◆ **BRANO DI TESTO**

:::

Negli Stati Uniti il poeta Cabdullaahi Xasan Ganey, suo amico, ha visto la poesia e ha deciso di rispondere. Sarebbe intervenuto come testimone dell’accusa in un’aula di tribunale allestita online da Weedhsame. Ha scritto un lungo componimento su come il paese fosse stato tradito dai suoi politici:

Gli oppressi hanno detto:

“Per quanto amara,

la verità è necessaria:

voi cedete gli aeroporti,

mettete in vendita i porti,

esportate i minerali,

o fate da intermediari;

disorientate la gioventù,

la vendete ai trafficanti.

In nome di Allah, vi siete

messi in pericolo;

Gabriella Giandelli

siete privi di coscienza”.

In un dibattito ci devono essere almeno due parti, e ben presto è intervenuto un altro poeta, Daaha Cabdi Gaas, prendendo le difese del governo e chiamando Weedhsame e Ganey traditori che negavano lo sviluppo economico del paese:

Nella mia mente e nel mio cuore spirituale

è come se ai poeti fosse stato detto

che la poesia ha lo scopo

di attaccare ingiustamente il governo;

sappiate che è una tragedia

e un guaio usare la poesia

come una lama affilata.

Dopo di lui un altro poeta ha impersonato un giudice che dava ragione a Weedhsame. Ben presto si sono moltiplicate le reazioni e i commenti al post. Weedhsame aveva riportato in vita una tradizione che risaliva ai suoi antenati: il dibattito poetico.

La poesia somala è quasi sempre metrica e allitterativa, con versi che ruotano intorno a una sola lettera. Il querelante usava la m, e chi interveniva doveva seguire quella struttura, tanto che il dibattito poetico prese il nome di Miimley (quello in m).

:::

◆ **DATI DI INGRESSO**
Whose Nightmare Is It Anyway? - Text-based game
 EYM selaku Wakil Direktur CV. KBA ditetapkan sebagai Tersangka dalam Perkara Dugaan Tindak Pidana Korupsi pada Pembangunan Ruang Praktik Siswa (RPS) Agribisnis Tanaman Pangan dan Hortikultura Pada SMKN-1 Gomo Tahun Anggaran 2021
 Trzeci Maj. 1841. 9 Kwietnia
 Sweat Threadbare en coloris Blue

:::

◆ **COMPITO ASSEGNATO 1**
Secondo il brano sul dibattito poetico somalo, quale nome prese il dibattito poetico in cui il querelante usava la lettera m?
◆ **COMPITO ASSEGNATO 2**
Riporti fedelmente il passo del brano sul dibattito poetico somalo che comincia con "come una lama" e prosegue fino a "(quello in m).".

◆ **SOLUZIONE SVOLTA 1**
Prese il nome di Miimley (quello in m).

◆ **SOLUZIONE SVOLTA 2**
come una lama affilata.

Dopo di lui un altro poeta ha impersonato un giudice che dava ragione a Weedhsame. Ben presto si sono moltiplicate le reazioni e i commenti al post. Weedhsame aveva riportato in vita una tradizione che risaliva ai suoi antenati: il dibattito poetico.

La poesia somala è quasi sempre metrica e allitterativa, con versi che ruotano intorno a una sola lettera. Il querelante usava la m, e chi interveniva doveva seguire quella struttura, tanto che il dibattito poetico prese il nome di Miimley (quello in m).